THE UNDESIRABLE STANDARD FOR ACCOUNTING AND EXTRA-FINANCIAL INFORMATION SPECIFIC TO EXTRACTIVE ACTIVITIES
DOI:
https://doi.org/10.54695/eh.120.0038Abstract
This article traces the difficulties encountered in market economies as different attempts have been made to develop accounting standards specific to the extractive sector. In no case did the standard setter achieve the level of transparency and comparability sought. The article traces, in chronological order, the conditions of emergence of South African, Australian, Canadian, American and international standards. For more than a century, attempts to produce an accounting standard specific to extractive activities have fuelled a thorny debate. Born in mineral-producing countries as a means of solving agency problems and optimizing cash flows from mines, the specific standard concerns the accounting of expenses incurred in the pre-exploitation period and the evaluation of reserves. It remains focused on purely financial issues. The American standard is being considered by Congress in response to the uncertainties produced by the oil crisis, while the Australian standard is being set up as a bulwark against speculative bubbles in the commodity markets. The international standard was initially converging on the American standard but suffered repeated failures. It finally perpetuated a standard that was initially designed to be temporary and focused on upstream activities. The first specific sustainability standards are being considered in Europe, with the Corporate Sustainability Reporting Directive and the European Sustainability Reporting Standards.
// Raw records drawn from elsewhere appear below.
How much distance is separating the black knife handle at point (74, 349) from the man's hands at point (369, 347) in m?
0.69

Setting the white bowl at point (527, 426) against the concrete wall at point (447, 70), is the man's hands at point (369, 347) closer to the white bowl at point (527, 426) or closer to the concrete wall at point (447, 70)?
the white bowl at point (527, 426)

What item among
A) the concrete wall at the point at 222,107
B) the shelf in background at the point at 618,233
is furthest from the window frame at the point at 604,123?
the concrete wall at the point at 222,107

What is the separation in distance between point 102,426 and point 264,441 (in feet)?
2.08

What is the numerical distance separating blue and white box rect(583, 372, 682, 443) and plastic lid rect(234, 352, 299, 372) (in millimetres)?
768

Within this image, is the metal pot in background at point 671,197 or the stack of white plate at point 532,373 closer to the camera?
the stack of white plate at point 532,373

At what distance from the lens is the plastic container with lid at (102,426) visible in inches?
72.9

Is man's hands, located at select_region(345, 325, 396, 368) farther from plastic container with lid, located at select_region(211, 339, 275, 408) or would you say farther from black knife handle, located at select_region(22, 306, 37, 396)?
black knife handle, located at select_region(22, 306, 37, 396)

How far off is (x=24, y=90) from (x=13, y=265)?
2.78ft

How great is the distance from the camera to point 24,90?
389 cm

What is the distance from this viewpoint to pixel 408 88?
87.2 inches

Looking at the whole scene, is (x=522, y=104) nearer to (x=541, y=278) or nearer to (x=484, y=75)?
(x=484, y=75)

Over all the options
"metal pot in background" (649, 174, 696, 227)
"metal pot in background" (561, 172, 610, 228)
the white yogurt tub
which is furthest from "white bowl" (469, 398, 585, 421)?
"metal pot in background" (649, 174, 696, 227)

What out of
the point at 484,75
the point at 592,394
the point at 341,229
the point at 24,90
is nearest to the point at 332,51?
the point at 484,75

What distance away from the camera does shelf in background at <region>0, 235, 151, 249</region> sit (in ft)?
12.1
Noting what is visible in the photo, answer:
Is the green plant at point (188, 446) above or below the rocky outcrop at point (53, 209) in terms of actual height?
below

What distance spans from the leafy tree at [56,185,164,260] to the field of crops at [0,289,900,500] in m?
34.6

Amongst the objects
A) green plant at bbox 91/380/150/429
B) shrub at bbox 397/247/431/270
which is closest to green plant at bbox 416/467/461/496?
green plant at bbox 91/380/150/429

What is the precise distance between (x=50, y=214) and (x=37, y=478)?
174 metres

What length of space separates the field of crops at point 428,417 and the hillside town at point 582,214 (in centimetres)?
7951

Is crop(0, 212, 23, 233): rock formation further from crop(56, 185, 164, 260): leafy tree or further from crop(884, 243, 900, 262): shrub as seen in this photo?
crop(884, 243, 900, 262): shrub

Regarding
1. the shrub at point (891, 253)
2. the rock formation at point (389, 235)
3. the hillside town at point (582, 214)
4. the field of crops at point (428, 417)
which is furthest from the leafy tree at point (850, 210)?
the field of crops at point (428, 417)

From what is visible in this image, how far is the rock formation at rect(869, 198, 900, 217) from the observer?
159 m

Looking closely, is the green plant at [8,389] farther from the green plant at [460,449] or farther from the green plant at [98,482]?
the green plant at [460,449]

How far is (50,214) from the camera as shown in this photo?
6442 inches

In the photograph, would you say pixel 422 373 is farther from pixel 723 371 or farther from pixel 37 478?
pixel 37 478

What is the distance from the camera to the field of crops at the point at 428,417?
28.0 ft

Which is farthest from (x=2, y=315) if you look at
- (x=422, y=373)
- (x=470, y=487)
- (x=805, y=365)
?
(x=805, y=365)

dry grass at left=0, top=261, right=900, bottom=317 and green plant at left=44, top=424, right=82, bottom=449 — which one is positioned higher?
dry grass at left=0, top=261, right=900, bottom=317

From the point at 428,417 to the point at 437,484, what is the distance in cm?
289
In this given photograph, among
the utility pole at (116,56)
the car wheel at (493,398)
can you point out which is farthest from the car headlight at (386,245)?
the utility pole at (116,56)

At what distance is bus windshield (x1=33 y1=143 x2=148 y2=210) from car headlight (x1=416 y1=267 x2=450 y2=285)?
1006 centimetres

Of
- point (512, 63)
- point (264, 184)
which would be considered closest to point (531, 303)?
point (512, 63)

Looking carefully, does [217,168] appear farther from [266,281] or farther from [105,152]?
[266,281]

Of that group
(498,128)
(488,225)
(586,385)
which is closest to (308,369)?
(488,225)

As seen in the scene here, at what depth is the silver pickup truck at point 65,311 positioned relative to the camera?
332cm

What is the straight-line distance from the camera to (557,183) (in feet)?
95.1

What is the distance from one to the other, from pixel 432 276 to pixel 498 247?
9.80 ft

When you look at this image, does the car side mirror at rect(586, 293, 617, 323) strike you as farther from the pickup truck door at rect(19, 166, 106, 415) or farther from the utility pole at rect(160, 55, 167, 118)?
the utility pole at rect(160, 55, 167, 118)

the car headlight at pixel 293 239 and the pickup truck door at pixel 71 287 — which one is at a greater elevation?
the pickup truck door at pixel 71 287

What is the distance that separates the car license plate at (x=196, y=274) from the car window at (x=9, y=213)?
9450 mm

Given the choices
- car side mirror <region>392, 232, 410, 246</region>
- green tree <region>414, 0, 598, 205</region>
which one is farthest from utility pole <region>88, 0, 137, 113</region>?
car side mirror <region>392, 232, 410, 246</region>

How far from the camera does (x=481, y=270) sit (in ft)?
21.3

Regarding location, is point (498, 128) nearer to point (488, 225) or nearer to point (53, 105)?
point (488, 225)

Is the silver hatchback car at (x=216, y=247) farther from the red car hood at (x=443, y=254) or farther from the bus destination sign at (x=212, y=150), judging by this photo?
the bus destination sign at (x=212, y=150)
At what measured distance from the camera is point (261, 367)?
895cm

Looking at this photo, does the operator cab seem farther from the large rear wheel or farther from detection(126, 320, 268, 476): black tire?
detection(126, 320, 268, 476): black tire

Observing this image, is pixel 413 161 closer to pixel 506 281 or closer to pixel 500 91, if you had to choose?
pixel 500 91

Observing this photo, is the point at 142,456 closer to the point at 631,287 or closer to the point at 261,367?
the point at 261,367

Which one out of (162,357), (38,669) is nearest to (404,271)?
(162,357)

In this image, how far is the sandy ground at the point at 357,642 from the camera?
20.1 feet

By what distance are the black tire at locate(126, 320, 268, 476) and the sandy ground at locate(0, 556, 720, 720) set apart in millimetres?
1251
A specific standard that was under discussion at the time of the production of the Omnibus Directive caused the project to fail in February 2025. After a century of attempted harmonization, therefore, nothing meaningful has been achieved. The extent of the transformation of the sector and the power of the forces involved have ensured that operational measures have not been introduced to reflect the desire to extend disclosure obligations to sustainability information for stakeholders.